WHAT TO DO:
1/ Answer these questions about the forum thread on low-budget SE-R show mods below, one line per answer:
(a) What color and model year is the SE-R that the first poster bought?
(b) According to 1CLNB14, what should you do if you don't want to be laughed at at shows?
(c) What three examples of DIY does the later post by Ninety-Nine SE-L give?
2/ Please echo the forum thread on low-budget SE-R show mods below word for word, everything from "Hey I bought" down to "(Apr 30, 2002)".

TEXT PASSAGE:
****************************************

# SE-R Low Budget show mods.



## blackser (Apr 15, 2004)

Hey I bought a black 1992 Nissan SE-R and I'm not satisfied with the looks of it. It is lowered 1.5 with 16" ADR rims but I want something more out of the ordinary, the only problem is I have a tight budget. I can afford a bodykit but having one proffesionally installed is too much, how hard is it to install one yourself and then have it painted? Does anyone have any suggestions?

-Tim


----------



## 1CLNB14 (Apr 30, 2002)

Well, if you want it to look like you did it yourself, then by all means do it yourself.

If you don't want to be laughed at at shows, save your money and have it done by the pros.

Building a respectible show car is not cheap.

Now, if you have no intention of competing with the other cars, and you don't care if people talk shit about your car, by all means fit it and paint it yourself.

Please don't take my post out of context. I'm not hating on you or anything. I just have a realistic view of the show scene....

Good luck....


----------



## Ninety-Nine SE-L (May 5, 2002)

1CLNB14 said:


> Well, if you want it to look like you did it yourself, then by all means do it yourself.
> 
> If you don't want to be laughed at at shows, save your money and have it done by the pros.
> 
> ...


Definately listen to what this guy said ^^^

It's a very expensive hobby. Unless you can mold your own c/f parts and fabricate stuff yourself (which is also pretty expensive for all the equipment) it's gonna look very DIY and that doesn't get much quality points b/c it will usually turn out looking like a 6 year old did it.


----------



## dry (Oct 21, 2002)

I will say the best looking cars are custom ones tho.... but unless you know your shit and have been doing this for years (like all the show leaders have) you won't really make anything good.


----------



## Harris (Nov 11, 2002)

Sean, you don't mind if I speak against cosmetically modifying an SE-R, do you?


----------



## Ninety-Nine SE-L (May 5, 2002)

there's a difference between DIY and custom. DIY is more like gluing on a GT-R emblem, installing fog lights, and using spray paint to remove the chrome look around the windows. Custom = having your own shop, material, equipment, and years of skill to make your own custom parts OR Paying a shop a few Gs to "customize" your car.

Mike R. (ScorchN) can make his own c/f and fibergass parts. He has a customized car (coming along) b/c he does his own work, he has the facility, money, and skill.
Sean (1CLN) had a customized car b/c he has very unique parts made for him, a VERY pricy paint job, and lots of money.

It's very expensive to have a show quality car.

****************************************

RAW DATA:
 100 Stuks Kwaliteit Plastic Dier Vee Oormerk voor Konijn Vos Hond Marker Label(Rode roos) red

****************************************

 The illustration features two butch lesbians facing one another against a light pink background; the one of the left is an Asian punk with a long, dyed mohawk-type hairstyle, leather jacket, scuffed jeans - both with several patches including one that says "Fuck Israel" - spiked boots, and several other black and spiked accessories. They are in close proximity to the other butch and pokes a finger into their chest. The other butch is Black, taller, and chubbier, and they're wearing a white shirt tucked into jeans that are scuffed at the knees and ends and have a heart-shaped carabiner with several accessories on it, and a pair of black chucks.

****************************************

SOLUTION LIST:
1/
(a) It is a black 1992 Nissan SE-R.
(b) Save your money and have it done by the pros.
(c) Gluing on a GT-R emblem, installing fog lights, and using spray paint to remove the chrome look around the windows.

2/
Hey I bought a black 1992 Nissan SE-R and I'm not satisfied with the looks of it. It is lowered 1.5 with 16" ADR rims but I want something more out of the ordinary, the only problem is I have a tight budget. I can afford a bodykit but having one proffesionally installed is too much, how hard is it to install one yourself and then have it painted? Does anyone have any suggestions?

-Tim


----------



## 1CLNB14 (Apr 30, 2002)